У тёть Нюры – трое детей и бесчисленное количество племянников, к коим относимся и мы с сестрой. А про самое младшее поколение я вообще молчу: дети то тут, то там крутятся под ногами, с разбега падают в снег и виснут на шее. Так что если бы не двухэтажная изба с пристройками и какими-то сараями, приспособленными под гостевые жилища даже зимой, моя машина, наверное, была бы использована и под ночлег.
– Славка! – говорит тёть Нюра. – Ты пока тут самый трезвый, открой-ка нам вот эти банки!
Она указывает на кукурузу, зелёный горошек и фасоль.
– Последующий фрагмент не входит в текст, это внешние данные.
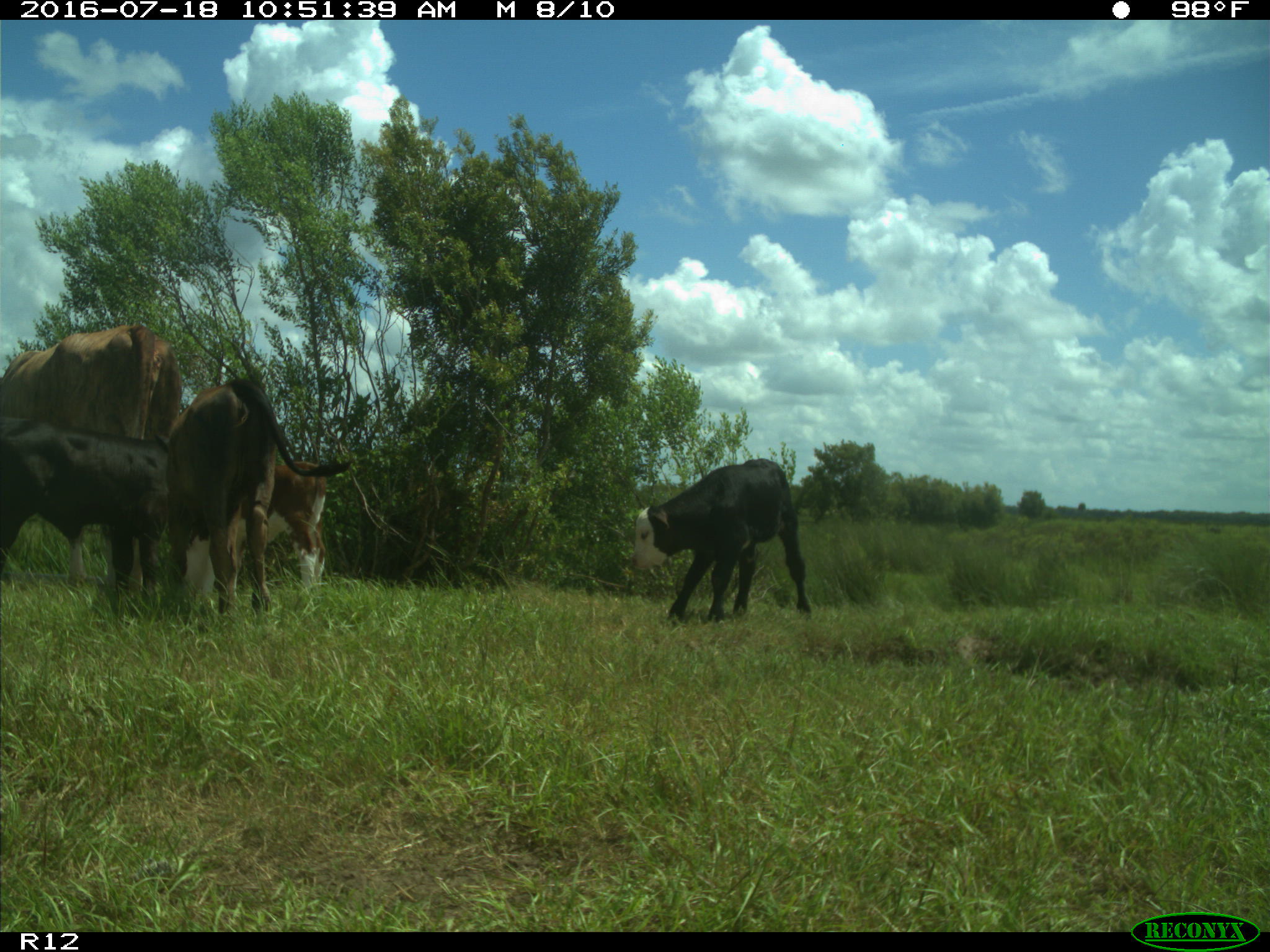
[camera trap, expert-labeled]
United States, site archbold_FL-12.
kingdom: Animalia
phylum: Chordata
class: Mammalia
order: Artiodactyla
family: Bovidae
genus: Bos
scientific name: Bos taurus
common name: domestic cow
Музыкально-пушечное, да ещё и закатанное в какие-то древние жестянки без колец, которые нужно кромсать старым дедовским способом.
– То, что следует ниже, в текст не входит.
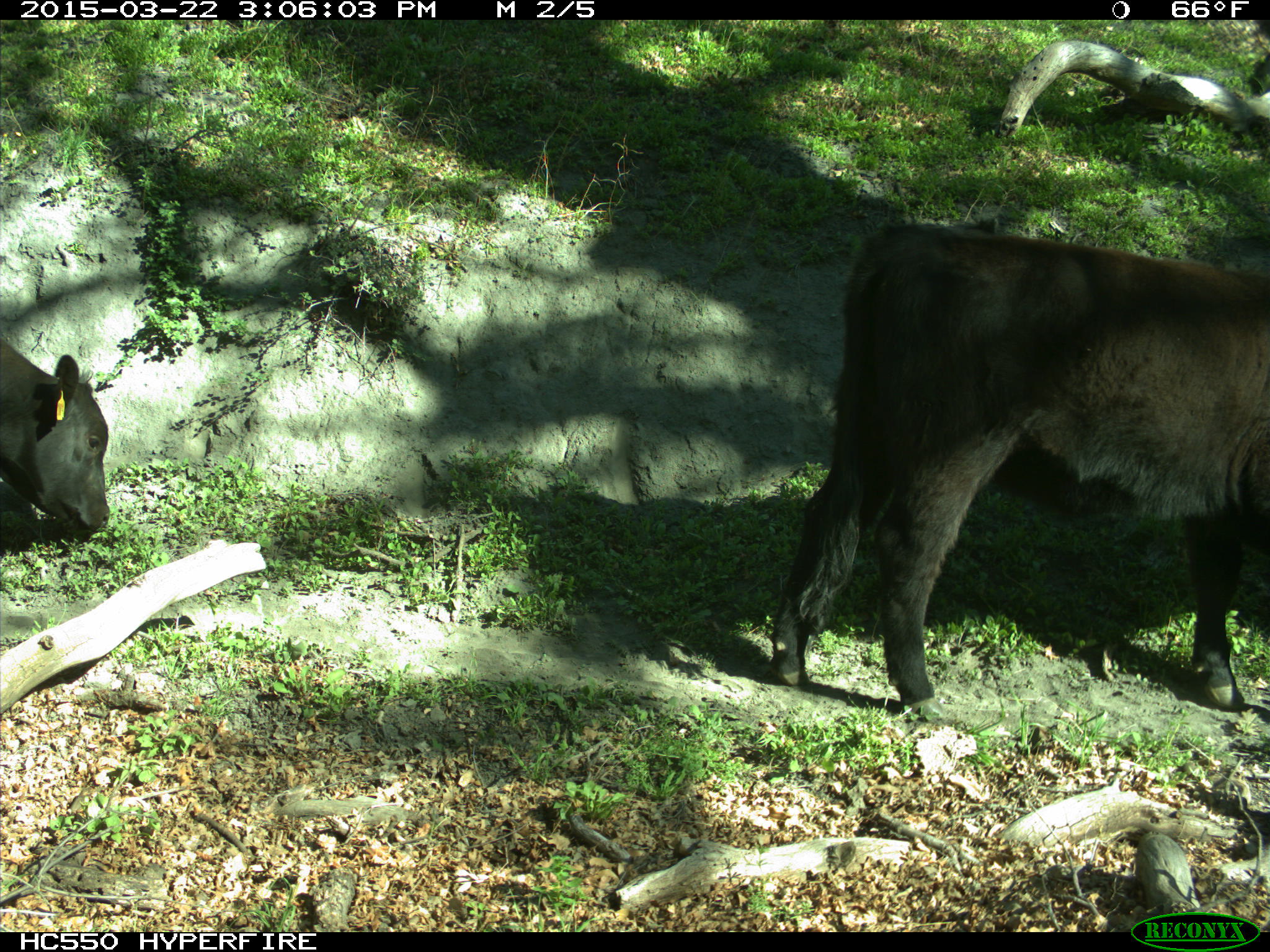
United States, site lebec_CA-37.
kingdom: Animalia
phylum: Chordata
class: Mammalia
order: Artiodactyla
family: Bovidae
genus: Bos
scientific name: Bos taurus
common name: domestic cow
– Открывашка-то есть? – усмехаюсь я, чувствуя, как по моему лицу расползается кривая улыбка.
– Вот открывашка, – облизывая губы, произносит особа, возникшая у меня под носом.
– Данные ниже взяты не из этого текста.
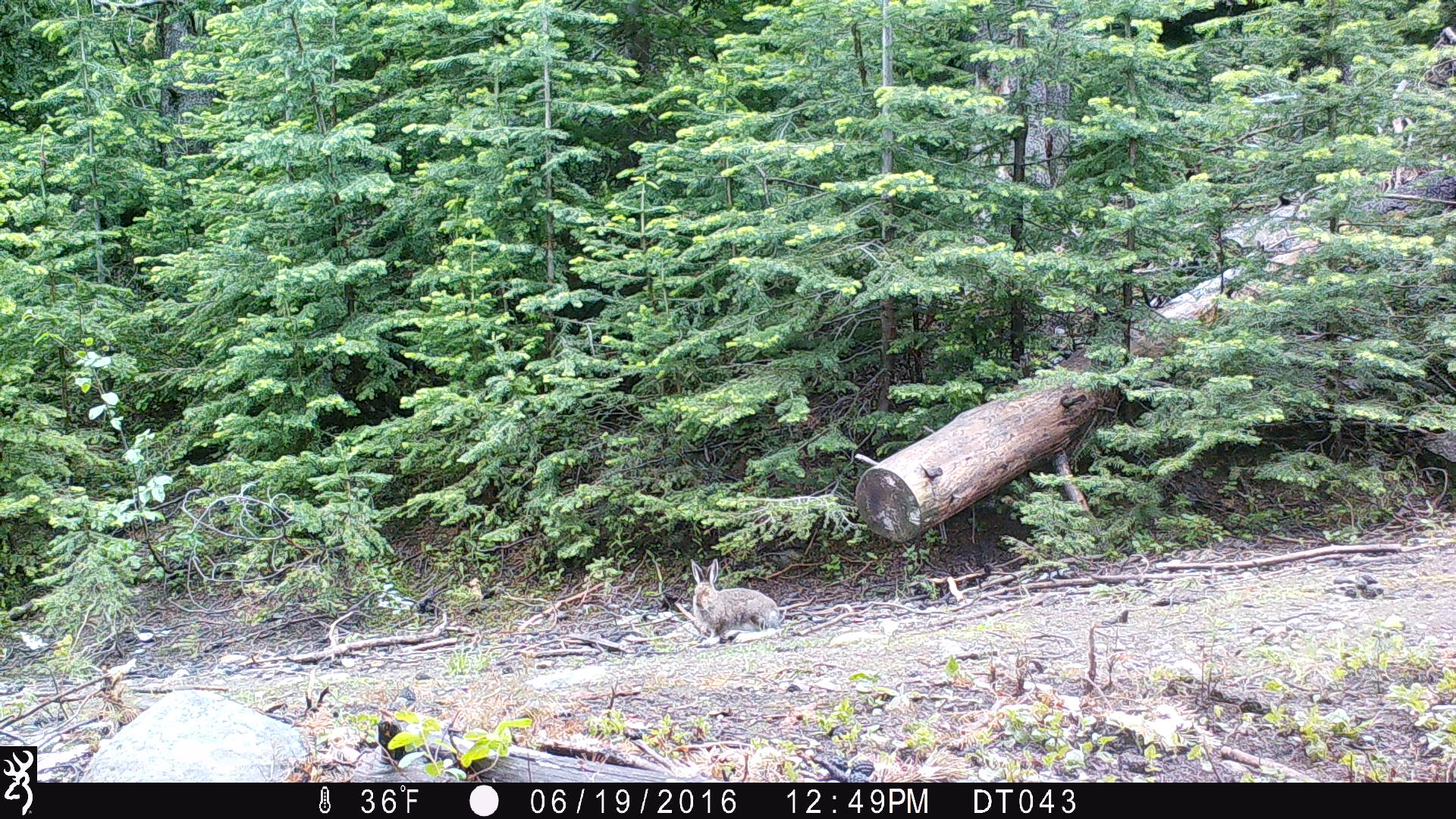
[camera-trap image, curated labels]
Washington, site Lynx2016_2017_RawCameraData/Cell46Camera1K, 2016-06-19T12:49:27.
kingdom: Animalia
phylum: Chordata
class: Mammalia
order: Lagomorpha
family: Leporidae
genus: Lepus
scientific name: Lepus americanus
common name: snowshoe hare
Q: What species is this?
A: Lepus americanus (snowshoe hare).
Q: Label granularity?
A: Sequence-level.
– Жанночка, ты ему ещё банок принеси! – царственно командует тёть Нюра. – Тут же не все, там ещё, на террасе, в коробке есть!
Жанночка, всё так же облизываясь, тащит оставшиеся банки. Она немного похожа на мою бывшую жену: хрупкая брюнетка, волосы чуть ниже плеч и очень-очень короткое вечернее платье, никак не сочетающееся с обстановкой деревенской кухни, на которой лишь недавно появилась газовая плита.
Открывашка, разумеется, оказывается тупой. Я мужественно справляюсь с тремя банками, а четвёртая устраивает мне настоящий поединок и в конце концов впивается жестяным остриём в мой большой палец. Кровища заливает стол. Жанна ахает и по распоряжению тёть Нюры убегает за йодом и пластырем. Пока она бегает, я успеваю немного остановить кровь причмокиваниями.
– Давай руку! – полушёпотом говорит она и, вцепившись в мою ладонь, начинает её заливать йодом.
Я сжимаю губы и ещё раз внимательно рассматриваю "медсестру" по имени Жанна. Когда-то мне очень нравились такие девушки, и лет пятнадцать назад у меня, наверное, было бы уже влажно в трусах, но сейчас я смотрю на неё просто как на очередной "подкидыш", который явно предназначается для меня. Но в трусах у меня сухо и спокойно.
– Тебе разве не больно? – всё таким же полушёпотом спрашивает она.
Я качаю головой и чуть улыбаюсь. Видимо, криво, как обычно. Она берёт рулон марли и начинает его разматывать, будто "мотальщица чесального цеха", и тут на пороге возникает Митька.